No one wants to die in
the closing moments of a war. The wing chaplain. Captain Benjamin
Schmidke, of Springfield, Mo., asked the men to pray, and then the
group commander jumped on the platform and cried: "This is the
last mission. Make it the best we ever ran."
Colonel Storrie was to
ride in one of the lead planes, dropping four 1,000-pound high explosives
in the hope that the defenders of the town would take cover in buildings
or underground and then be trapped by a box pattern of fire bombs
to be dumped by eighty planes directly behind.
"We've got 'em on
the one yard line. Let's push the ball over," the colonel exhorted
his men. "This should be the final knockout blow of the war.
Put your bombs on the target so that tomorrow the world will have
peace."
(10)
Studs
Terkel interviewed John
Ciardi of the USAAF
about his experiences
during the Second World War for his book, The
Good War (1985)
When we got to Saipan,
I was a gunner on a B-29. It seemed certain to me we were not going
to survive. We had to fly thirty-five missions. The average life of
a crew was something between six and eight missions. So you simply
took the extra pay, took the badges, took relief from dirty details.
On the night before a
mission, you reviewed the facts. You tried to
get some sleep. The army is very good at keeping you awake forever
before you have a long mission. Sleep wouldn't come to you.
You get to thinking by this time tomorrow you may have burned
to death. I used to have little routines for kidding myself: Forget
it, you died last week. You'd get some Dutch courage out of
that.
We were in the terrible
business of burning out Japanese towns. That meant women and old people,
children. One part of me - a surviving savage voice - says, I'm sorry
we left any of them living. I
wish we'd finished killing them all. Of course, as soon as rationality
overcomes the first
impulse, you say. Now, come on, this is the human race,
let's try to be civilized.
I had to condition myself
to be a killer. This was remote control. All we did was push buttons.
I didn't see anybody we killed. I saw the
fires we set. The first four and a half months was wasted effort.
We lost all those crews for nothing. We had been trained to do precision
high-altitude bombing from thirty-two thousand feet.

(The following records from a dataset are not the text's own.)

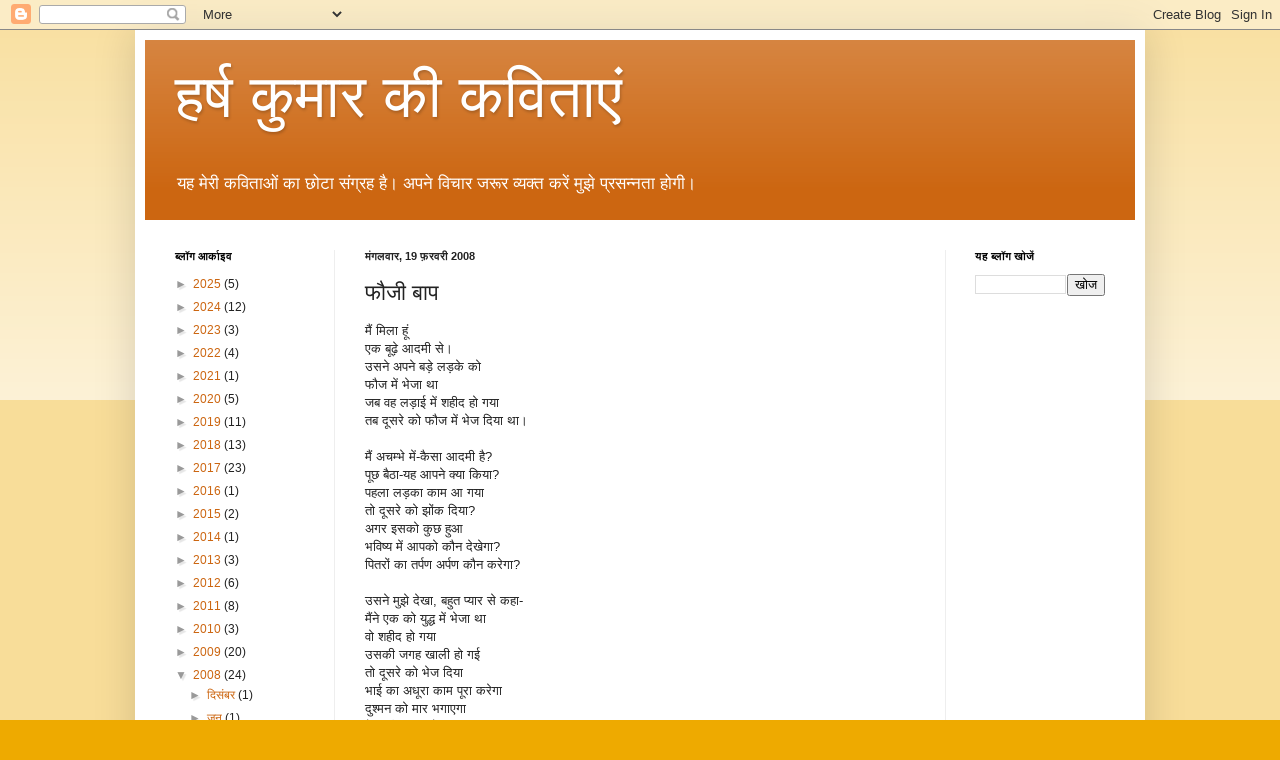

--- FILE ---
content_type: text/html; charset=utf-8
request_url: https://www.google.com/recaptcha/api2/aframe
body_size: 224
content:
<!DOCTYPE HTML><html><head><meta http-equiv="content-type" content="text/html; charset=UTF-8"></head><body><script nonce="tme5jMdjT0AAB5RXgJD5ug">/** Anti-fraud and anti-abuse applications only. See google.com/recaptcha */ try{var clients={'sodar':'https://pagead2.googlesyndication.com/pagead/sodar?'};window.addEventListener("message",function(a){try{if(a.source===window.parent){var b=JSON.parse(a.data);var c=clients[b['id']];if(c){var d=document.createElement('img');d.src=c+b['params']+'&rc='+(localStorage.getItem("rc::a")?sessionStorage.getItem("rc::b"):"");window.document.body.appendChild(d);sessionStorage.setItem("rc::e",parseInt(sessionStorage.getItem("rc::e")||0)+1);localStorage.setItem("rc::h",'1769557324825');}}}catch(b){}});window.parent.postMessage("_grecaptcha_ready", "*");}catch(b){}</script></body></html>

It was all beautifully
planned, except we discovered the Siberian jet stream. The winds went
off all computed bomb tables. We began to get winds
at two hundred knots, and the bombs simply scattered all over Japan.
We were hitting nothing and losing planes.
Curtis LeMay came in and
changed the whole operation. He had been head of the Eighth Air Force
and was sent over to take on the Twentieth. That's the one I was in.
He changed tactics. He said. Go in at night from five thousand feet,
without gunners, just a couple of rear-end observers. We'll save weight
on the turrets and on ammunition. The Japanese have no fighter resistance
at night. They have no radar. We'll drop fire sticks.
I have some of my strike
photos at home. Tokyo looked like one leveled bed of ash. The only
things standing were some stone buildings. If you looked at the photos
carefully, you'd see that they were gutted. Some of the people jumped
into rivers to get away from these fire storms. They were packed in
so tight to get away from the fire, they suffocated. They were so
close to one another, they couldn't fall over. It must have been horrible.